Aim of the exercise:
Repeat each entry word for word; the images are not part of the copy.

Data shown:
────────────────────────────────────────

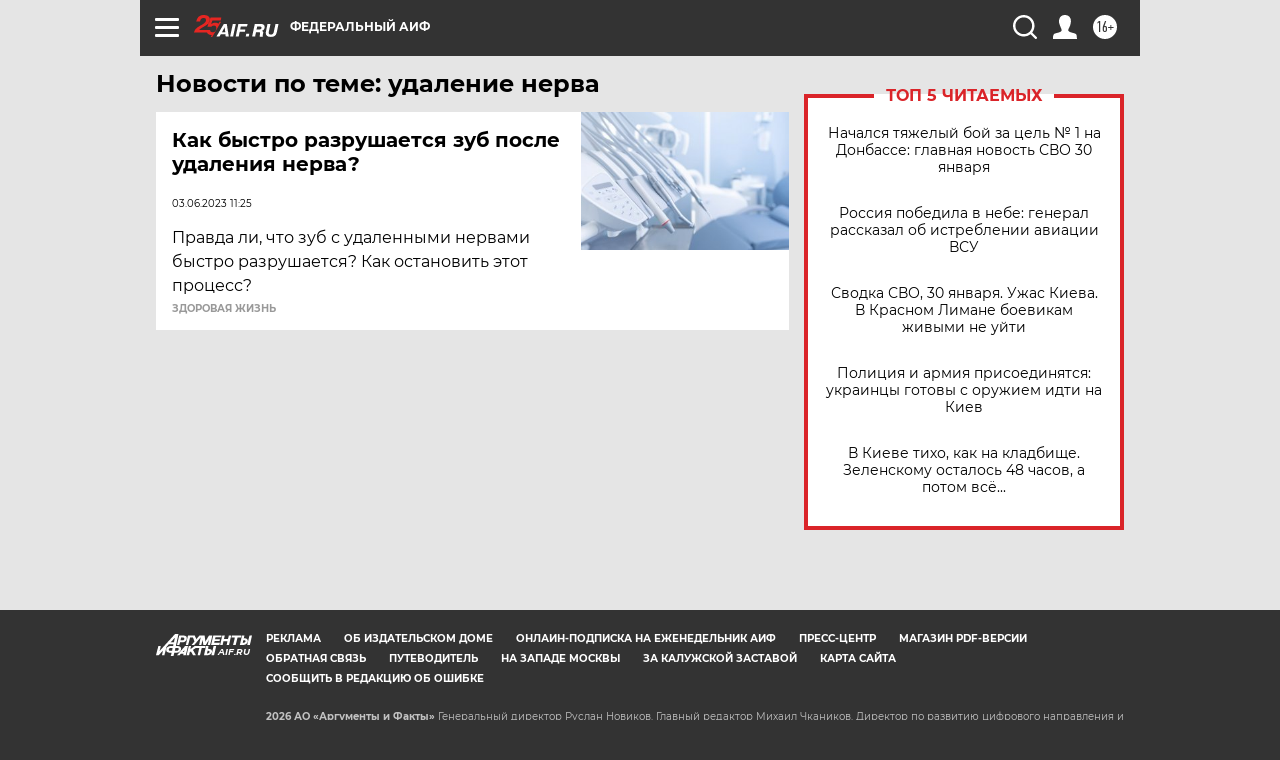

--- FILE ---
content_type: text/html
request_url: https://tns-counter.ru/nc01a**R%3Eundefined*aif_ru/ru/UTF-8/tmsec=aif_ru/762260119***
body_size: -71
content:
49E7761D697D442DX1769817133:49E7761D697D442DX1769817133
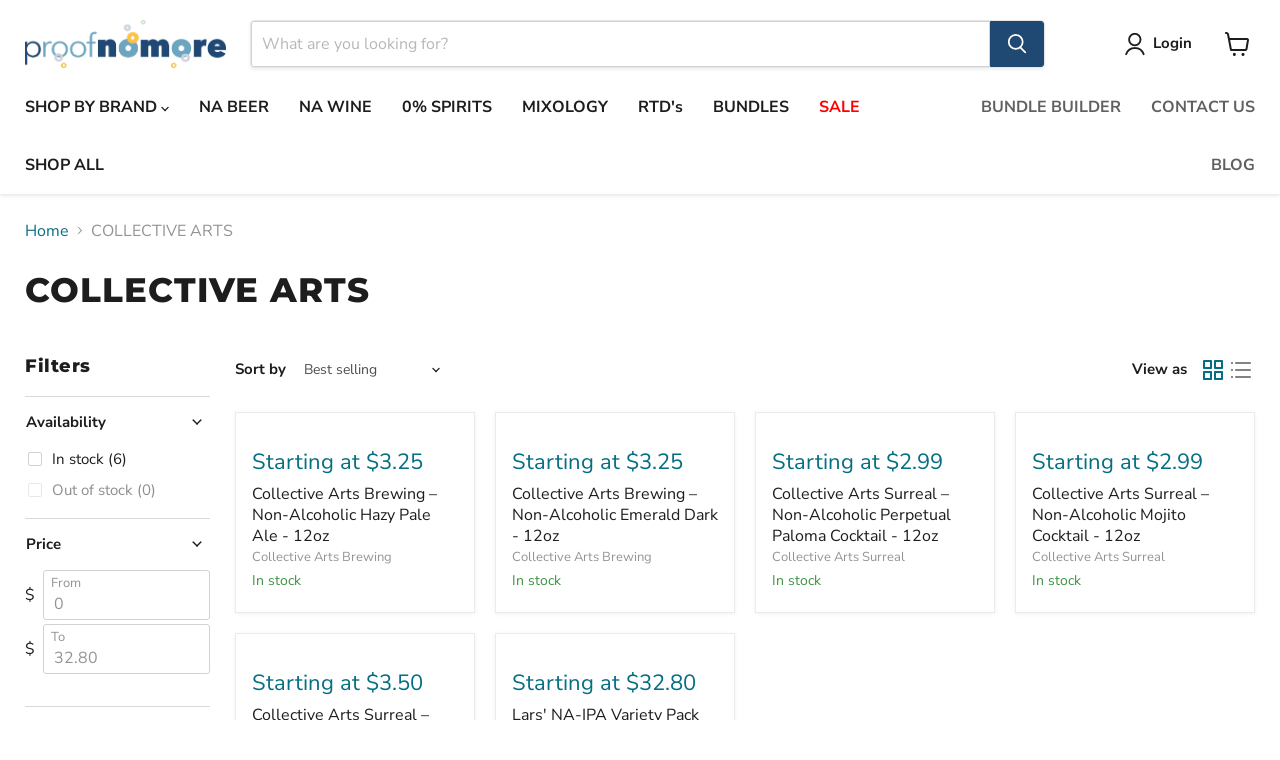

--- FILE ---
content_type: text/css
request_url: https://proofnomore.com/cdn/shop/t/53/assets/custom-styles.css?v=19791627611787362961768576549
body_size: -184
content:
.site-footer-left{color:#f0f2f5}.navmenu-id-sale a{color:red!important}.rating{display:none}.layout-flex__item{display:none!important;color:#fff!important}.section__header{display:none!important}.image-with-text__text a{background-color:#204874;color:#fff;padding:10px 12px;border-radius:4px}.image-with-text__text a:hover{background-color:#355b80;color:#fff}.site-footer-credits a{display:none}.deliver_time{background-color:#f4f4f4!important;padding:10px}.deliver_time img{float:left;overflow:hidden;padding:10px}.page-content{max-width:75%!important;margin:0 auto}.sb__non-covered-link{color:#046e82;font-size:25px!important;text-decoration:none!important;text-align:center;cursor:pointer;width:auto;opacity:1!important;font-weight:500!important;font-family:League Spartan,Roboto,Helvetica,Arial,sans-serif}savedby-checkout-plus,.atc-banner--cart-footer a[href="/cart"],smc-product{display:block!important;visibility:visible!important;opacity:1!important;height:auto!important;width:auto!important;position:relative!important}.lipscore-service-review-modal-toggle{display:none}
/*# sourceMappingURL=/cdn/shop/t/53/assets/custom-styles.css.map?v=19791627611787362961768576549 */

────────────────────────────────────────

Written response:
--- FILE ---
content_type: text/html
request_url: https://tns-counter.ru/nc01a**R%3Eundefined*aif_ru/ru/UTF-8/tmsec=aif_ru/762260119***
body_size: -71
content:
49E7761D697D442DX1769817133:49E7761D697D442DX1769817133

--- FILE ---
content_type: text/css
request_url: https://proofnomore.com/cdn/shop/t/53/assets/custom-styles.css?v=19791627611787362961768576549
body_size: -184
content:
.site-footer-left{color:#f0f2f5}.navmenu-id-sale a{color:red!important}.rating{display:none}.layout-flex__item{display:none!important;color:#fff!important}.section__header{display:none!important}.image-with-text__text a{background-color:#204874;color:#fff;padding:10px 12px;border-radius:4px}.image-with-text__text a:hover{background-color:#355b80;color:#fff}.site-footer-credits a{display:none}.deliver_time{background-color:#f4f4f4!important;padding:10px}.deliver_time img{float:left;overflow:hidden;padding:10px}.page-content{max-width:75%!important;margin:0 auto}.sb__non-covered-link{color:#046e82;font-size:25px!important;text-decoration:none!important;text-align:center;cursor:pointer;width:auto;opacity:1!important;font-weight:500!important;font-family:League Spartan,Roboto,Helvetica,Arial,sans-serif}savedby-checkout-plus,.atc-banner--cart-footer a[href="/cart"],smc-product{display:block!important;visibility:visible!important;opacity:1!important;height:auto!important;width:auto!important;position:relative!important}.lipscore-service-review-modal-toggle{display:none}
/*# sourceMappingURL=/cdn/shop/t/53/assets/custom-styles.css.map?v=19791627611787362961768576549 */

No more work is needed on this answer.